Il y a une façon particulière d’être épuisée par l’anxiété chronique : non pas parce qu’il s’est passé quelque chose de précis, mais parce que le corps est resté en état d’alerte trop longtemps, comme si le signal d’urgence continuait de sonner alors que la situation est passée. On se réveille déjà tendue. On anticipe sans le vouloir. On cherche le problème avant même qu’il existe. Et quelque part, on sait que ce n’est pas soi : c’est quelque chose qui tourne, quelque chose qu’on n’arrive pas à éteindre.

Les troubles anxieux touchent environ une personne sur cinq en France au cours de la vie (INSERM). Ce que les statistiques ne montrent pas, c’est la texture quotidienne de cette vigilance permanente : la mâchoire serrée dès le matin, les scénarios qui tournent en boucle avant de s’endormir, la fatigue d’être constamment sur le qui-vive pour rien de précis.

Ce que votre corps fait là n’est ni une panne, ni une exagération. C’est un système nerveux qui a appris à se protéger, et qui a besoin d’un signal nouveau, pas d’un ordre de se calmer.

Un système nerveux bloqué en mode alerte

Votre système nerveux autonome gère en permanence deux modes opposés : le mode sympathique, mobilisateur, celui qui prépare le corps à fuir ou à combattre, et le mode parasympathique, celui de la récupération, de la digestion, de la connexion. Ces deux systèmes sont complémentaires, et dans une vie sans stress chronique, ils alternent naturellement au fil de la journée.

Le problème de l’anxiété chronique, c’est que le mode sympathique prend le dessus de façon persistante, sans signal de danger réel pour le justifier. Le corps reste en posture de survie : muscles prêts à l’action, rythme cardiaque légèrement accéléré, digestion ralentie, sommeil moins profond, et surtout, un cerveau qui filtre l’environnement à la recherche de menaces même lorsqu’il n’y en a pas.

Le Dr Jacques Fradin, psychiatre et chercheur, a montré que 90 % du stress n’est pas déclenché par les événements extérieurs mais par notre lecture interne de ces événements : c’est le système limbique, la partie la plus ancienne et la plus réactive du cerveau, qui génère l’alarme avant même que le cortex préfrontal ait eu le temps d’analyser la situation. L’anxiété chronique, c’est cette alarme qui s’est transformée en bruit de fond permanent.

Ce n’est pas un défaut de caractère.
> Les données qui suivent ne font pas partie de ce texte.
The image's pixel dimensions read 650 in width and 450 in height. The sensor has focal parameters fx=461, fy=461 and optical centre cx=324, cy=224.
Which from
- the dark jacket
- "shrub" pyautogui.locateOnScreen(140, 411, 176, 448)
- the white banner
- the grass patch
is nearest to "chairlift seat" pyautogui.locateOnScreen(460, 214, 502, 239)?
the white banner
C’est une mémoire du corps, et les mémoires du corps s’apprennent, et se réapprennent.

Ce que votre corps porte, concrètement

Quand le système sympathique reste activé trop longtemps, chaque système du corps en ressent les effets, et les signaux sont souvent attribués à autre chose qu’au stress nerveux :

Tensions musculaires chroniques (nuque, épaules, mâchoire) : le sympathique prépare les muscles à agir, et s’ils n’agissent pas, ils restent contractés.

Troubles digestifs persistants : le parasympathique est en charge de la digestion, et lorsqu’il est en retrait, ventre, transit et assimilation en pâtissent.
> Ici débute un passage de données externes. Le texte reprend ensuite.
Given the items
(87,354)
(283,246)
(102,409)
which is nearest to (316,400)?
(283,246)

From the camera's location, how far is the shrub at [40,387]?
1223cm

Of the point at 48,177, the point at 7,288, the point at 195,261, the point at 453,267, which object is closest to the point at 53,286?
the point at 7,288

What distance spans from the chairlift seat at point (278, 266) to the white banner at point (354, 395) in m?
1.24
Sommeil non réparateur : le cortisol, qui devrait descendre en soirée, reste trop élevé, et l’endormissement ou les réveils nocturnes deviennent récurrents.

Hypervigilance sensorielle : bruits, lumières vives, conversations chargées, tout est traité par un système nerveux déjà en surcharge.

Immunité fragilisée à long terme : le stress chronique dérègle les réponses inflammatoires et rend l’organisme plus vulnérable aux infections et aux déséquilibres.

Ces signaux ne sont pas des ennemis. Ils sont des informations : votre corps vous dit qu’il est temps de changer le signal qu’il reçoit.

Ici.

Posez une main sur votre cœur.

Inspirez par le nez en comptant jusqu’à 5, lentement, sans forcer, en laissant le ventre se gonfler en premier.

Expirez par le nez ou la bouche en comptant jusqu’à 5, en laissant le corps se relâcher à chaque expiration.

Cinq cycles par minute, cinq minutes si vous pouvez.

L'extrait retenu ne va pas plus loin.